Carrot-Cranberry Spice Cake
I love carrot cake and those made with cranberries. Using leftover cranberry sauce, I add carrots to make one marvelous cake that’s tangy and sweet. —Elizabeth King, Duluth, Minnesota
Total TimePrep: 20 min. Bake: 50 min. + cooling
- 4 large eggs, room temperature
- 1 cup sugar
- 1 cup packed brown sugar
- 1 cup canola oil
- 1 cup whole-berry cranberry sauce
- 3 cups all-purpose flour
- 2 teaspoons baking powder
- 1 teaspoon baking soda
- 1/2 teaspoon salt
- 1/2 teaspoon ground nutmeg
- 1/2 teaspoon ground cloves
- 1 cup grated carrots (about 2 medium)
- 1 tablespoon confectioners' sugar
- Preheat oven to 350°. Grease and flour a 10-in. fluted tube pan.

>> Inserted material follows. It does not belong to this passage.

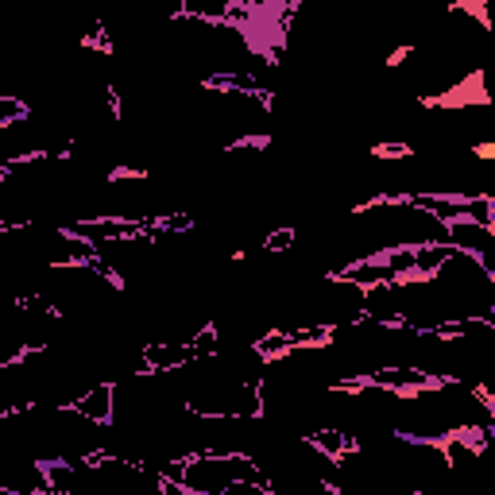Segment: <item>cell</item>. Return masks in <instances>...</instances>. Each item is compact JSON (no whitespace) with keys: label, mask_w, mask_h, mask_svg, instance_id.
Listing matches in <instances>:
<instances>
[{"label":"cell","mask_w":495,"mask_h":495,"mask_svg":"<svg viewBox=\"0 0 495 495\" xmlns=\"http://www.w3.org/2000/svg\"><path fill=\"white\" fill-rule=\"evenodd\" d=\"M476 159H484V163H495V140H487V143H472L468 147Z\"/></svg>","instance_id":"obj_2"},{"label":"cell","mask_w":495,"mask_h":495,"mask_svg":"<svg viewBox=\"0 0 495 495\" xmlns=\"http://www.w3.org/2000/svg\"><path fill=\"white\" fill-rule=\"evenodd\" d=\"M294 240H298V228H275V232H267V240H263V252L279 256V252H286Z\"/></svg>","instance_id":"obj_1"}]
</instances>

- In a large bowl, beat eggs, sugar, brown sugar, oil and cranberry sauce until well blended. In another bowl, whisk flour, baking powder, baking soda, salt, nutmeg and cloves; gradually beat into cranberry mixture. Stir in carrots.
- Transfer to prepared pan. Bake 50-60 minutes or until a toothpick inserted in center comes out clean. Cool in pan 10 minutes before removing to a wire rack to cool completely. Sprinkle with confectioners' sugar.
Editor’s Note: To remove cakes easily, use solid shortening to grease plain and fluted tube pans.
Nutrition Facts1 slice: 358 calories, 15g fat (1g saturated fat), 47mg cholesterol, 248mg sodium, 52g carbohydrate (31g sugars, 1g fiber), 4g protein.